Now that Apple decided to end support for Kepler based GPUs in Monterey, I wanted to expand the life of my macOS VM a little more and bought a RX460 on ebay. The GPU is fully functional with the Win VMs on unraid and also works fine with a Monterey VM on a Proxmox Server I do have for testing purposes. But on my unraid server the RX460 in combination with my daily driver macOS VM crashes the host system after having used the VM and trying to start the same or another VM:

  • Windows VM - shutdown and start another VM/reboot - works
  • Ubuntu VM - shutdown and start another VM/reboot - works
  • macOS VM - shutdown and start another VM/reboot - crash
  • same macOS VM with VNC only - shutdown and start another VM/reboot - works

 

What I have done so far:

  • installed ich777s AMD Vendor Reset plugin
  • adjusted the macOS VM xml to use the GPU as a multifunction device
  • added VTI=12 to boot-args

I didn't append "pcie_no_flr=1022:149c,1022:1487" since my system does not have any PCI devices with that address

 

The crash completely freezes the system, so I am not able to generate a diagnostics file AFTER starting a VM following a macOS shutdown.

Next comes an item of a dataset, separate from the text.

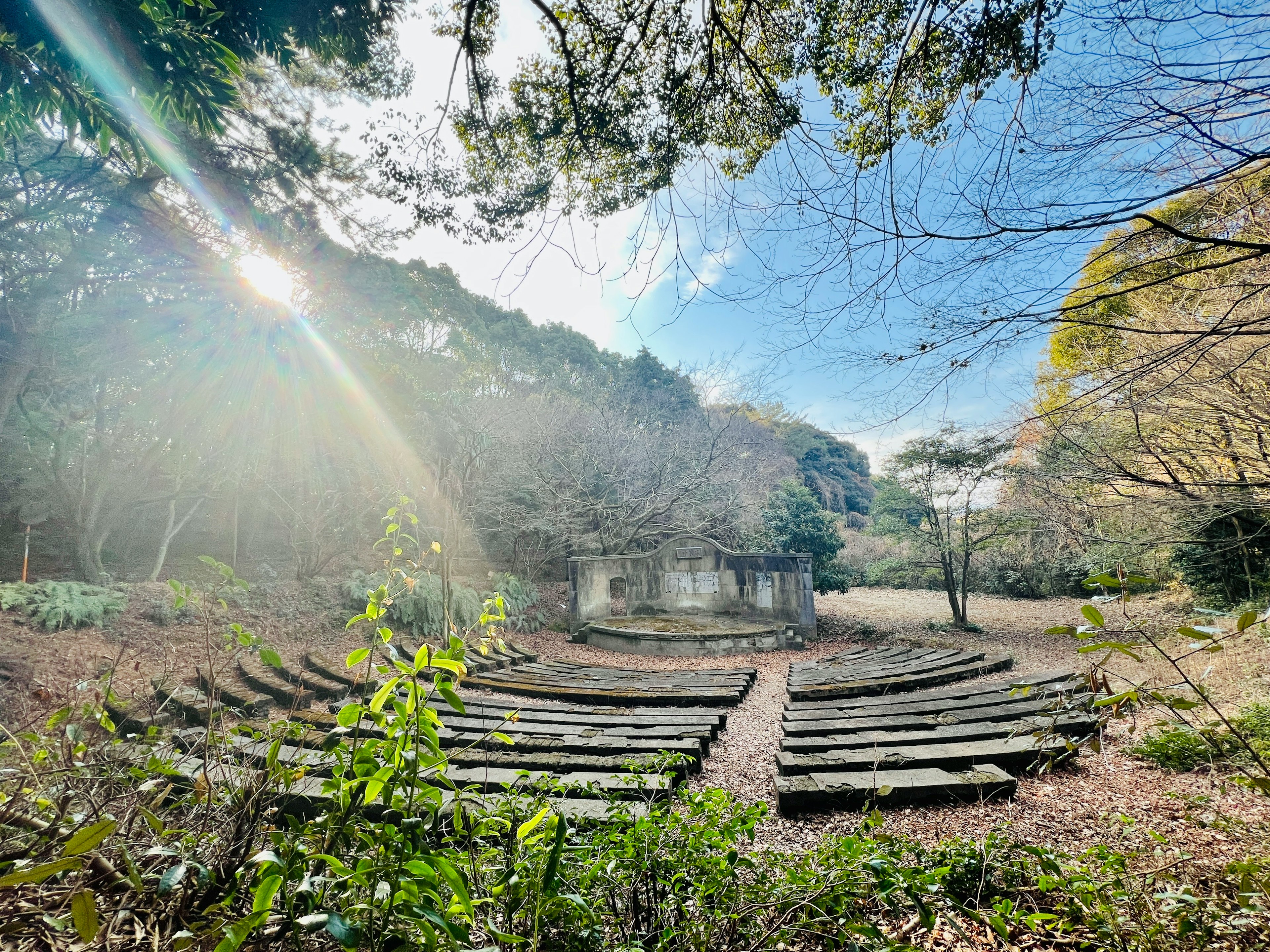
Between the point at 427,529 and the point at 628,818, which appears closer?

But I used unraid's console window to capture this final error which is repeated infinitely:

 

Mar 8 11:40:53 BadBoysUncle kernel: DMAR: Invalidation Time-out Error (ITE) cleared
Mar 8 11:40:53 BadBoysUncle kernel: DMAR: VT-d detected Invalidation Time-out Error: SID 0
Mar 8 11:40:53 BadBoysUncle kernel: DMAR: QI HEAD: Device-TLB Invalidation qw0 = 0x50000000003, qw1 = 0x87fff001
Mar 8 11:40:53 BadBoysUncle kernel: DMAR: QI PRIOR: Invalidation Wait qw0 = 0x200000025, qw1 = 0x1001510cc

 

I also attached a diagnostics file that has been created after a shutdown of the macOS VM.

Maybe someone is able to help. Thanks, d.

badboysuncle-diagnostics-20220308-1008.zip

Link to comment

Hi,

your syslog ends with something related to the gnif patch logged.

Also your qemu log reports something related to 05:00.1 not being able to reset:

2022-03-08T09:08:25.543430Z qemu-system-x86_64: vfio: Cannot reset device 0000:05:00.1, no available reset mechanism.

 

On gnif github I remember I read some users complaining that on some gpus (5000 series if I remember well) audio reset wasn't working properly**.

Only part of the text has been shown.